A lanciare un grido d’allarme è la UILTEC Territoriale insieme alla RSU della Prima Components di Anagni, azienda i cui lavoratori e famiglie resistono da anni tra mille sacrifici e incertezze, in attesa di un rilancio che tarda ad arrivare.

 

​La denuncia del sindacato punta il dito contro l’assenza di una politica industriale lungimirante a livello europeo e nazionale, capace di governare la transizione ecologica ed economica senza lasciare indietro nessuno. Ad oggi, la gestione della crisi si limita all’inseguimento delle emergenze, privando le imprese e i lavoratori di una strategia concreta per il futuro.

 

​In questo scenario drammatico, la sigla sindacale rivendica una forte assunzione di responsabilità, evidenziando le azioni messe in campo per tutelare i livelli occupazionali e il reddito delle famiglie:

​”In questo contesto così difficile – sottolinea il coordinatore territoriale UILTEC Alessandro Neccia – il nostro sindacato ha scelto di assumersi fino in fondo la propria responsabilità, mettendosi a disposizione per individuare soluzioni condivise e sostenibili.
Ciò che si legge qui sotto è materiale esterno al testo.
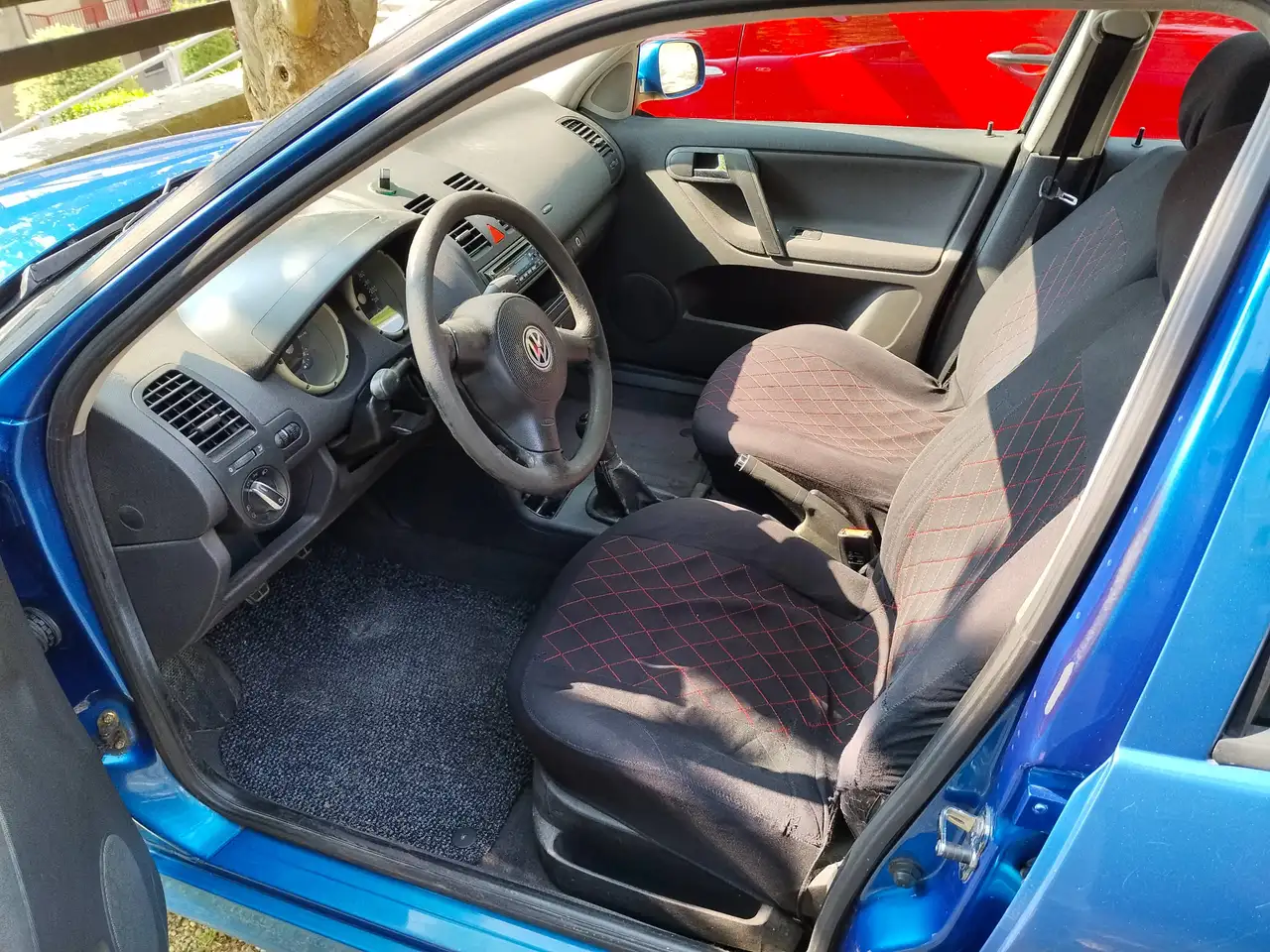 Volkswagen Polo III 1999 5p 1.4 Comfortline 75cv, foto 5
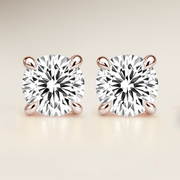 V Shape Studs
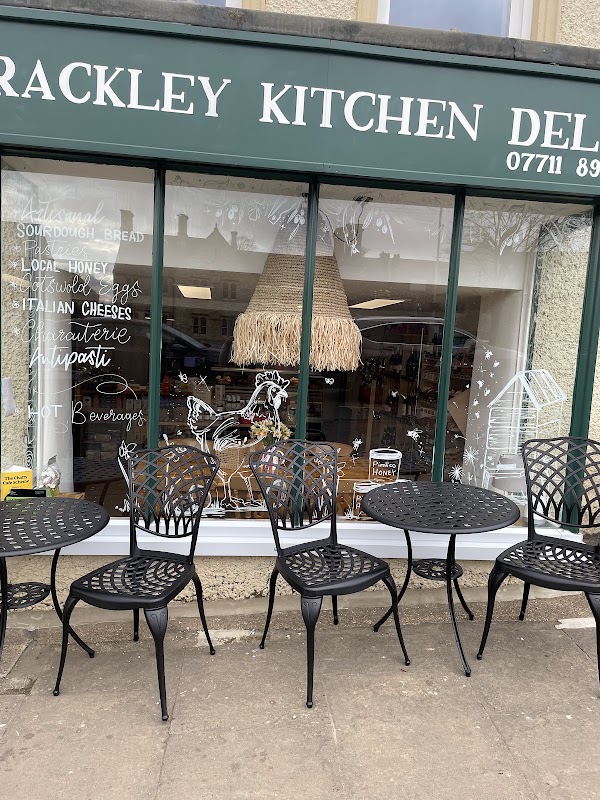 Brackley Kitchen Deli 1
Tra queste, l’utilizzo combinato di strumenti come la CIGS e l’isopensione rappresenta una risposta concreta per sostenere i lavoratori che, su base volontaria, decidono di accompagnarsi verso il pensionamento, favorendo allo stesso tempo una migliore distribuzione del lavoro disponibile tra chi continuerà a operare in azienda”.

 

​Nonostante l’importanza di queste misure immediate, la UILTEC fissa un punto fermo: gli ammortizzatori sociali da soli non possono rappresentare la soluzione definitiva. Senza investimenti strutturali, innovazione e una visione strategica sul comparto automotive, il rischio concreto è il progressivo e irreversibile impoverimento del tessuto produttivo e sociale del territorio.

 

​”Le risposte parziali fornite finora dalla politica – spiega ancora Neccia – non sono sufficienti ad affrontare una delle più gravi crisi industriali degli ultimi decenni. È arrivato il momento di passare dalle parole ai fatti. Le imprese, i lavoratori e le loro famiglie non possono più essere lasciati soli a farsi carico del peso economico e sociale di questa transizione. Serve un piano industriale chiaro e immediato”.